By MICHELLE AUAMOROMORO
WHEN Sergeant Frank Lausi Aroma was asked why he chose to become a prison officer, he smiled and pointed to what he was wearing: “The uniform.”
Aroma, 54, from Uritai village in Malalaua, Gulf joined the Correctional Service Department on March 5, 1985 after completing Grade 10 at the Malaulaua High School.
He loves the uniform and the red beret that goes with it. He wears it with pride and feels privileged to be serving the prison service since he entered Bomana Prison 35 years ago.
Sergeant Frank is the second eldest in the family of nine from Uritai village. He is now married with five children.
After he passed the initial training and was accepted as a warder, he was posted to the Beon Prison in Madang in 1986. Later he was brought back to the head office at Bomana.

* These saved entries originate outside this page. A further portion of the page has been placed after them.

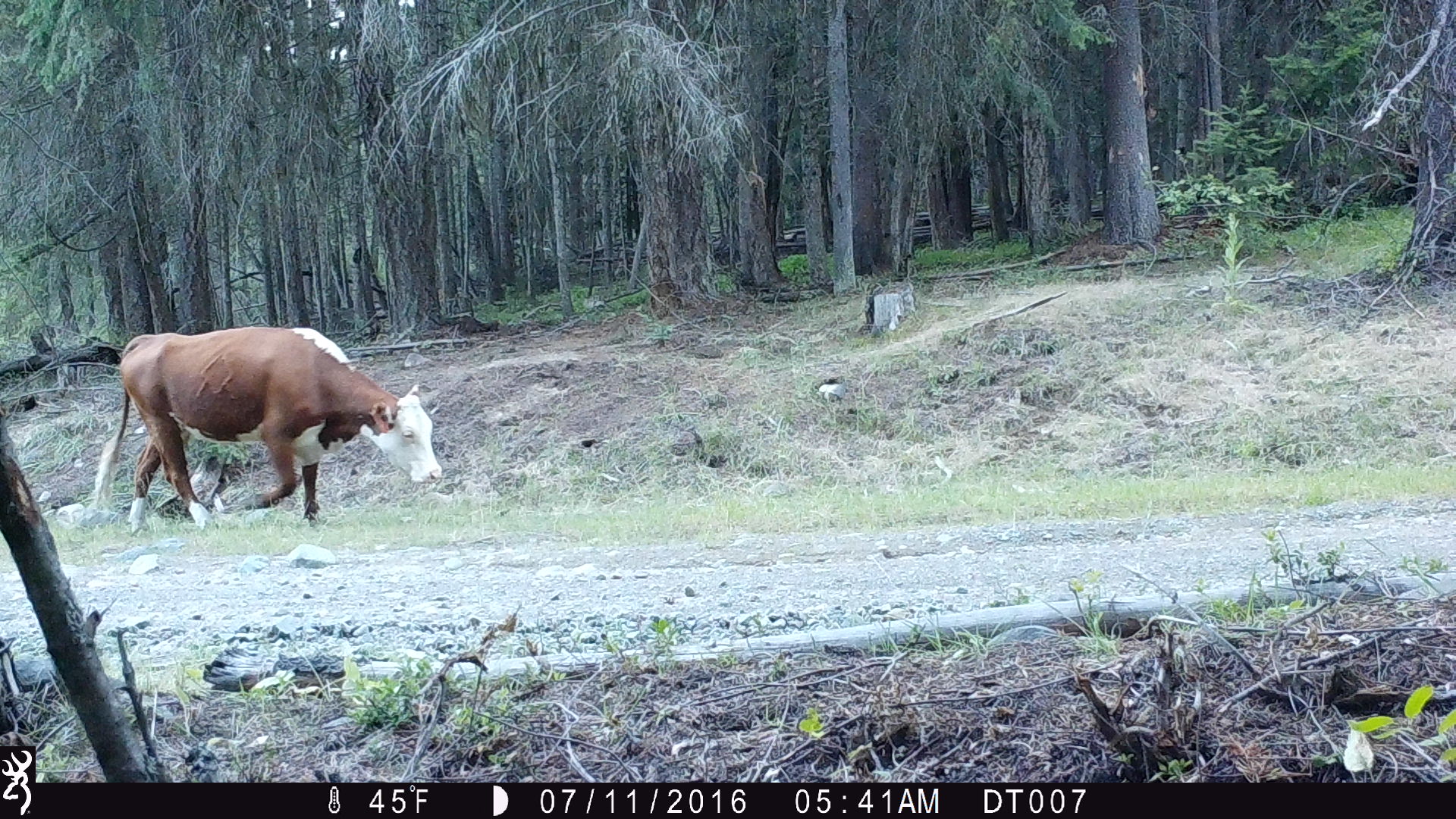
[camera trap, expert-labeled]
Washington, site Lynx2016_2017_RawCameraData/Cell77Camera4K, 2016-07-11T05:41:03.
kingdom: Animalia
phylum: Chordata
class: Mammalia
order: Artiodactyla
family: Bovidae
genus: Bos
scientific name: Bos taurus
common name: domestic cattle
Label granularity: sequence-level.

In 1989, he was transferred to Baisu Prison in Mt Hagen, Western Highlands, where he served for seven years. He was posted back to Bomana in 1996 and has been serving there since.
“ They must join not because of the money or the pension privileges. They must maintain the standard of discipline. I’ve been doing it since 1985 and I am still maintaining it today. They call me a role model.”
Part of his work involves escorting prisoners to court for their cases and back to Bomana. Some days, he escorts them to religious activities outside prison.
He was also privileged to be part of the security taskforce during the APEC Leaders’ Summit in November, 2018. Frank was promoted to the rank of sergeant that same year.
Today he looks after the procurement of uniforms for prison warders and inmates around the country.
He has often received accolades from his superiors including current CS Commissioner Stephen Pokanis for his commitment to his duty and loyalty to the uniform he proudly wears.
His colleagues look up to him as a role model as he always dresses smartly and neatly every day.
Looking back on his life of service, Frank is satisfied with how he had conducted himself all along and performing his duty to the best of his ability.
One thing he had noticed over the years though is the declining standard of discipline in the disciplined force.
He has been noticing young people being recruited today who lack discipline and showing no pride in the uniform he loves so much.
“When I joined, discipline was very high. But now it’s not happening.”
He hopes that will be addressed by the CS bosses.
He advises young people wanting to join the CS to understand how important discipline is in the prison service.
“They must join not because of the money or the pension privileges. They must maintain the standard of discipline.
“I’ve been doing it since 1985 and I am still maintaining it today. That’s why they call me a role model.”
Of course at his age, he knows he will soon have to take off for good that uniform he respects, and to enjoy his retirement.
“I’ve had enough of working so I need to retire and go back home.”
He knows he will do so with a happy heart because he has lived his dream.